• Wednesday, November 25th, 2009

Credit ratings have grown in importance over time. Originally, reports were designed to assist lenders who considered extending credit. Today, employers routinely use credit ratings to qualify job applicants. Insurance companies may use credit ratings to increase premium charges. Government agencies use ratings to disqualify employees when applying for positions that have access to sensitive information. Overall, a poor FICO score has an adverse affect that ripples throughout modern life.

Debt settlement plans have an initial adverse affect on FICO scores. The extent of this affect however is often misunderstood. Most people who enroll in a plan already have a history of late payments. As long as payments are late, credit scores suffer. Payment histories over the last three years heavily influence scores. Anyone who enrolls in a plan with a high score should expect a significant reduction in scores reported by the three major agencies.

The purpose of enrolling in a debt settlement plan is to reduce payments, lower costs, and begin making timely payments. In most situations, discounted balances are repaid ahead of schedule. The double impact of making payments on time and paying off debts improves credit ratings over time. After completing a plan, credit ratings are frequently much higher.

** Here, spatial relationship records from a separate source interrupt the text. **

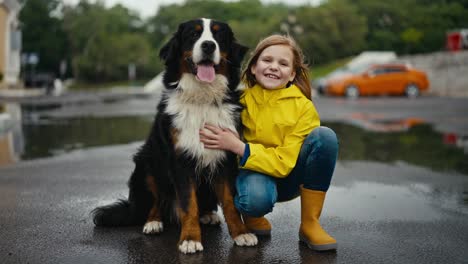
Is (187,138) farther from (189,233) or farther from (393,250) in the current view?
(393,250)

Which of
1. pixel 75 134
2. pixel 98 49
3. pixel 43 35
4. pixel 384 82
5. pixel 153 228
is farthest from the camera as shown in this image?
pixel 43 35

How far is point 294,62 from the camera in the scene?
381 centimetres

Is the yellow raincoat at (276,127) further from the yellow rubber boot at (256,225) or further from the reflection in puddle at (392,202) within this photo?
the reflection in puddle at (392,202)

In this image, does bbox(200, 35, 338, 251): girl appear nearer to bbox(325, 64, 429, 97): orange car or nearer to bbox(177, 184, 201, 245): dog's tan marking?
bbox(177, 184, 201, 245): dog's tan marking

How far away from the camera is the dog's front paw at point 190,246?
3.35 m

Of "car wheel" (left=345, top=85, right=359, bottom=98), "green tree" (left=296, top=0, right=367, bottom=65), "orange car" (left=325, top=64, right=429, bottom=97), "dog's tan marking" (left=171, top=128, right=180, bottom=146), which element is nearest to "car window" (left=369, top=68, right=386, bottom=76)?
"orange car" (left=325, top=64, right=429, bottom=97)

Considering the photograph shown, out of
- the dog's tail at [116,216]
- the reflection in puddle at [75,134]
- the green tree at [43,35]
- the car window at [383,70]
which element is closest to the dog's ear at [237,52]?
the dog's tail at [116,216]

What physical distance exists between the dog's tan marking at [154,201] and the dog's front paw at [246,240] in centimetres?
69

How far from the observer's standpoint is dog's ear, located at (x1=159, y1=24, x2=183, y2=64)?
372 cm

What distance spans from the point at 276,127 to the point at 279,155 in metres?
0.20

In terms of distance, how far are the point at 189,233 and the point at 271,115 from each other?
976 millimetres

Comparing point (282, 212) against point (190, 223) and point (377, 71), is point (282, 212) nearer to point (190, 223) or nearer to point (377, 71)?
point (190, 223)

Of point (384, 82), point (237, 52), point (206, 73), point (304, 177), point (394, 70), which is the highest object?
point (237, 52)

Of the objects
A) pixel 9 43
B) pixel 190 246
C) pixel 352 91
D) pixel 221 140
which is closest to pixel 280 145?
pixel 221 140
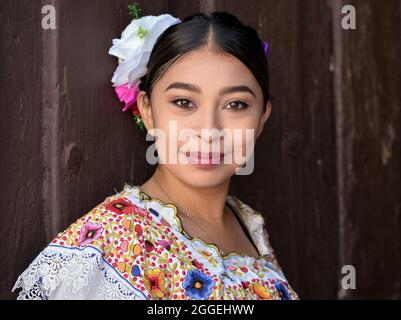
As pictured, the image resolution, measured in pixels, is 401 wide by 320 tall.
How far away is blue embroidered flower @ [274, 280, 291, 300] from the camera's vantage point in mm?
1765

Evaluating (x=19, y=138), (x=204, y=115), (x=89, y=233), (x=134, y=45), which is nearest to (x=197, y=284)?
(x=89, y=233)

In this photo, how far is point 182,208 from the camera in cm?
176

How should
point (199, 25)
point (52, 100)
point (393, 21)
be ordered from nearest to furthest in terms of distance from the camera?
point (52, 100) → point (199, 25) → point (393, 21)

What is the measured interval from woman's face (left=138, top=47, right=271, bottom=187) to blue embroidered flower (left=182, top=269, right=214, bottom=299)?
0.24 meters

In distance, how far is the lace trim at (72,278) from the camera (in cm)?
140

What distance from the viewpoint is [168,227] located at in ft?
5.30

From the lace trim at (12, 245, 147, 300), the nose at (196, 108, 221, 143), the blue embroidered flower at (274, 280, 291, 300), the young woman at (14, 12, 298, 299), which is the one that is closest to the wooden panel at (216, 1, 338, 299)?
the young woman at (14, 12, 298, 299)

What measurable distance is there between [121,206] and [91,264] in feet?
0.63

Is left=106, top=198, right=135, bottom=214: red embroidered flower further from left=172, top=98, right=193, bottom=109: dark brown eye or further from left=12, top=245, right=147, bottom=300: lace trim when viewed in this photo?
left=172, top=98, right=193, bottom=109: dark brown eye
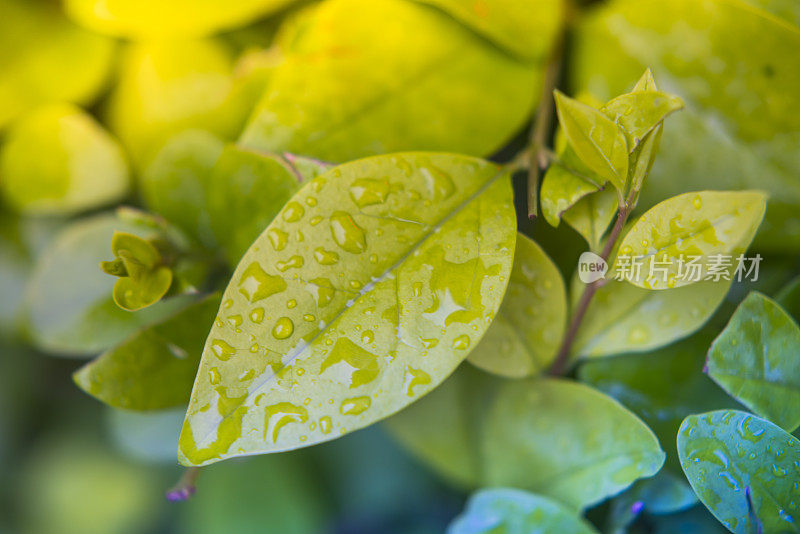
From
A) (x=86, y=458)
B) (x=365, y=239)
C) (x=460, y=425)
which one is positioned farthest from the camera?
(x=86, y=458)

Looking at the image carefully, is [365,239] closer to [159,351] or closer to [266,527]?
[159,351]

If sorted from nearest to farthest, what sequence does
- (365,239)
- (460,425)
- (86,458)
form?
(365,239), (460,425), (86,458)

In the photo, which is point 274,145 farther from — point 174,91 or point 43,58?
point 43,58

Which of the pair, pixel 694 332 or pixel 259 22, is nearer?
pixel 694 332

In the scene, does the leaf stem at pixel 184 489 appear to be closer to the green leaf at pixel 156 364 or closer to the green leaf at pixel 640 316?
the green leaf at pixel 156 364

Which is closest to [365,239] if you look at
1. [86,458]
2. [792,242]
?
[792,242]

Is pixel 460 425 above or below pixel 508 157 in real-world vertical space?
below

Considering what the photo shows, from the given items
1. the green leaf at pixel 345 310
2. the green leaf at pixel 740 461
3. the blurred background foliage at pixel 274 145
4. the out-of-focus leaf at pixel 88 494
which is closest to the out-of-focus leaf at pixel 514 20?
the blurred background foliage at pixel 274 145
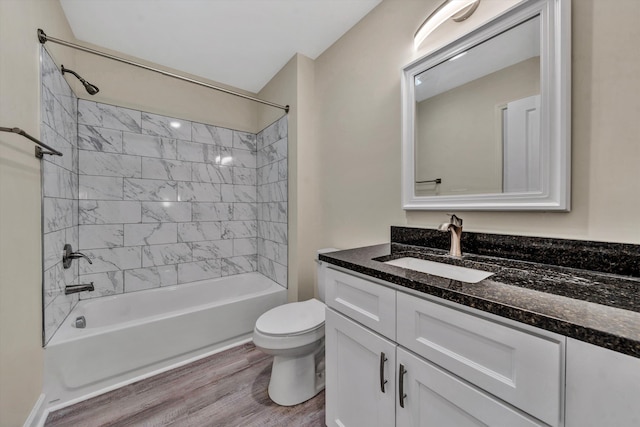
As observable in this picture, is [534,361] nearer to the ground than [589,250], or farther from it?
nearer to the ground

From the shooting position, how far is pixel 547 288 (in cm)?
70

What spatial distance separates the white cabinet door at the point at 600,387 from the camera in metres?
0.44

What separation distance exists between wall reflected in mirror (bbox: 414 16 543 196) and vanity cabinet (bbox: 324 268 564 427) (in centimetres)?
70

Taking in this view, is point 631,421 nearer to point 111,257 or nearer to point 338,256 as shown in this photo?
point 338,256

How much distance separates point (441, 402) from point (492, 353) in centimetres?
25

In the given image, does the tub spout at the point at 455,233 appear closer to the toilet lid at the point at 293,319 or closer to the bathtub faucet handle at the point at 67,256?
the toilet lid at the point at 293,319

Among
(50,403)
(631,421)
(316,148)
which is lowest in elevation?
(50,403)

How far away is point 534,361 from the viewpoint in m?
0.55

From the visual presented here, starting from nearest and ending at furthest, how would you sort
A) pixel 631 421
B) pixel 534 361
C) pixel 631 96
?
pixel 631 421, pixel 534 361, pixel 631 96

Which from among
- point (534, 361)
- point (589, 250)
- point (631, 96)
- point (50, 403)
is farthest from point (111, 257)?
point (631, 96)

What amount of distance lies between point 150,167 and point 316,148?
5.38 feet

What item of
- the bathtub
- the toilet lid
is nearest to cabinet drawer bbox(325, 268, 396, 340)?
the toilet lid

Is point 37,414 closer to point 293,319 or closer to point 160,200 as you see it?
point 293,319

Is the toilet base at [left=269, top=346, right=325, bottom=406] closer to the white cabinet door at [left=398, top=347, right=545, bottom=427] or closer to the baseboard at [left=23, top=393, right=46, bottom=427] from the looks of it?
the white cabinet door at [left=398, top=347, right=545, bottom=427]
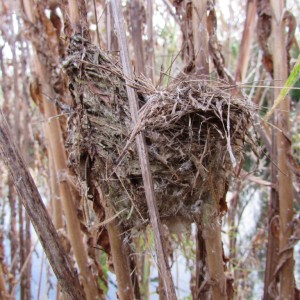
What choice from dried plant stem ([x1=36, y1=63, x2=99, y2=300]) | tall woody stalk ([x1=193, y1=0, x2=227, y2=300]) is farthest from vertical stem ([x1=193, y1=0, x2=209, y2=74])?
dried plant stem ([x1=36, y1=63, x2=99, y2=300])

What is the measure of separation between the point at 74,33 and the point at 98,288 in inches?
23.6

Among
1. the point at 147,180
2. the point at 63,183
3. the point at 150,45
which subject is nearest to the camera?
the point at 147,180

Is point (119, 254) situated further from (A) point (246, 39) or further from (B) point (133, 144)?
(A) point (246, 39)

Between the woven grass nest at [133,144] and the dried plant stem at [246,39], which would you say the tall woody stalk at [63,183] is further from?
the dried plant stem at [246,39]

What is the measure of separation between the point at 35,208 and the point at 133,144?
0.60ft

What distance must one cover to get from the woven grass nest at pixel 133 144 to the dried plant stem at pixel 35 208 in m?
0.12

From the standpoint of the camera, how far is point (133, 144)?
63 cm

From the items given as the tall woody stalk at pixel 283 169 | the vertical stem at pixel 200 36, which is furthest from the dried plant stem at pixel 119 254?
the tall woody stalk at pixel 283 169

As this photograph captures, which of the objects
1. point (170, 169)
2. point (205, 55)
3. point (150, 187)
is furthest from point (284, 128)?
point (150, 187)

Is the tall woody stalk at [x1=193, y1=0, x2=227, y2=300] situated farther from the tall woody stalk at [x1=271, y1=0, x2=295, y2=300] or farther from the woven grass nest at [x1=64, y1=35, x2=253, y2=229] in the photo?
the tall woody stalk at [x1=271, y1=0, x2=295, y2=300]

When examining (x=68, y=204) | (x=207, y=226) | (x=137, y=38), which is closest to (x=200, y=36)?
(x=137, y=38)

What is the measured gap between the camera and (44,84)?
35.8 inches

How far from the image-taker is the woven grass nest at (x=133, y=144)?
2.02 feet

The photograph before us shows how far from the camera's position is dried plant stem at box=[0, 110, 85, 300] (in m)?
0.53
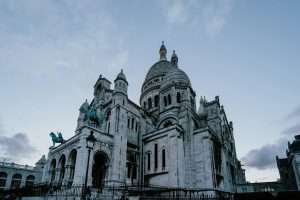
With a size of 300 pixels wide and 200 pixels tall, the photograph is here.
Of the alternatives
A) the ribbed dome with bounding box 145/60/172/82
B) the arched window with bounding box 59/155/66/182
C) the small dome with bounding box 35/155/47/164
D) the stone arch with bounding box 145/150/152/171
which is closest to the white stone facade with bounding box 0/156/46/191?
the small dome with bounding box 35/155/47/164

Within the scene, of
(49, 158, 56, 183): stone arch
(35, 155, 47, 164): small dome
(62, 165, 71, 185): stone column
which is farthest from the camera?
(35, 155, 47, 164): small dome

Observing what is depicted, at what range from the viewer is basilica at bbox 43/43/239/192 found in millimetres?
23062

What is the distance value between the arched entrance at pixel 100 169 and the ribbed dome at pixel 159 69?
25.2 metres

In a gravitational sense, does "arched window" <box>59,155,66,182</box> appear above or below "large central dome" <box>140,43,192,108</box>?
below

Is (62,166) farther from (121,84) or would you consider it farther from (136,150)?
(121,84)

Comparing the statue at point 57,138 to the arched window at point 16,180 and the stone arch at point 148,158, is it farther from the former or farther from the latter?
the arched window at point 16,180

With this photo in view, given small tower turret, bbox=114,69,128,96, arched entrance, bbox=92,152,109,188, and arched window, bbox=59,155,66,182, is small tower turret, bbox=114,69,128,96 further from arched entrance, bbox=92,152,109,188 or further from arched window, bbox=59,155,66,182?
arched window, bbox=59,155,66,182

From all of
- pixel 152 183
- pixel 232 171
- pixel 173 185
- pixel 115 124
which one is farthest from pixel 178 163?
pixel 232 171

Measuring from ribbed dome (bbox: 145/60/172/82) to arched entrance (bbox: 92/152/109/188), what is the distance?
25.2m

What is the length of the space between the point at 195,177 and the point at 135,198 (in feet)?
34.9

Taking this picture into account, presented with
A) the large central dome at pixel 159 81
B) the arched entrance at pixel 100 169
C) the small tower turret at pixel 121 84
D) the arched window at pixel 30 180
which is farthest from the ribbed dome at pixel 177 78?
the arched window at pixel 30 180

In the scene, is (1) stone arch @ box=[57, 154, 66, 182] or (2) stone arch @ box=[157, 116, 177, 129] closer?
(1) stone arch @ box=[57, 154, 66, 182]

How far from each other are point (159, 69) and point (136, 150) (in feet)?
76.0

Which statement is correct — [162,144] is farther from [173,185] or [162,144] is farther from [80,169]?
[80,169]
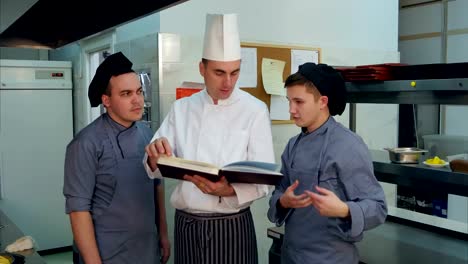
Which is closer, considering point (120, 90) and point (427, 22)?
point (120, 90)

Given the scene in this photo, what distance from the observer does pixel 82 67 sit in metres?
3.74

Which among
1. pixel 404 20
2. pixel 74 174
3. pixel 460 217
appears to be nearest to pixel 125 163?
pixel 74 174

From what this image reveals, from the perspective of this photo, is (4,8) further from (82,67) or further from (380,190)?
(82,67)

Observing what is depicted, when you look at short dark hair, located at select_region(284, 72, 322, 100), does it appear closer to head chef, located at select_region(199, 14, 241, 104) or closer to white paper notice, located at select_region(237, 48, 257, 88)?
head chef, located at select_region(199, 14, 241, 104)

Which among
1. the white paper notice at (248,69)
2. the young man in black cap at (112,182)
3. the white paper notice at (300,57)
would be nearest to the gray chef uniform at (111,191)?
the young man in black cap at (112,182)

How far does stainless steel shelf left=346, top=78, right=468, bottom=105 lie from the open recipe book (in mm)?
820

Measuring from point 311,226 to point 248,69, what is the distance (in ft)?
5.06

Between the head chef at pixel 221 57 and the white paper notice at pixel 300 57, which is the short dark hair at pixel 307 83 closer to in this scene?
the head chef at pixel 221 57

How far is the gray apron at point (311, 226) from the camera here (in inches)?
57.1

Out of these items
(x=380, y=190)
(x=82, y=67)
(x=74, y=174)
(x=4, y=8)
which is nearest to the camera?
(x=4, y=8)

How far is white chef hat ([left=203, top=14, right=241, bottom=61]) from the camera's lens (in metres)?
1.59

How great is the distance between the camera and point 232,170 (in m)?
1.24

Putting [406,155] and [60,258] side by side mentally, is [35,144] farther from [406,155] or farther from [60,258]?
[406,155]

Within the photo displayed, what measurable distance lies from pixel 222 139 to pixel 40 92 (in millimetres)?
2779
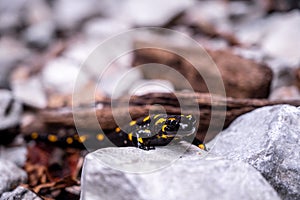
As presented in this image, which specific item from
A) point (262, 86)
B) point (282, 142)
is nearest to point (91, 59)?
point (262, 86)

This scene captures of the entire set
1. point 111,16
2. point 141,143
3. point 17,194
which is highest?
point 111,16

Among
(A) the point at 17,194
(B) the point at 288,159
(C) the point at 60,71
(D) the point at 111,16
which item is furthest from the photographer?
(D) the point at 111,16

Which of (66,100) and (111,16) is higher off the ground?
(111,16)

Banks, credit unions and lenders of every stripe try to dissuade customers from enrolling in consolidation plans. Lenders always hope to receive the greatest recovery possible. Nevertheless, circumstances beyond the control of each borrower may prevent full repayment of loans.

The primary culprits are medical emergencies, job loss and divorce. When facing any of these situations, a consolidation plan may reduce monthly payments sufficiently to resume making timely payments. Once proof of these situations is provided to a lender by an independent third-party negotiator, lenders frequently agree that a partial recovery is far better than receiving a few pennies from a bankruptcy trustee. Professional negotiators anticipate the most influential documentation to provide by lenders in support of requested discounts. In less sever situations, reductions decrees accordingly.

The best negotiators develop a working relationship with hundreds of lenders over time. Before enrolling in a plan, consider requesting examples of prior compromise agreements reached with specific banks, credit unions and department stores. These agreements may provide valuable insight for estimating potential future discounts available.

In three years, participants may enjoy the best credit ratings ever achieved. Once completing a plan, most people find new joy through saving a portion of increased monthly cash flow.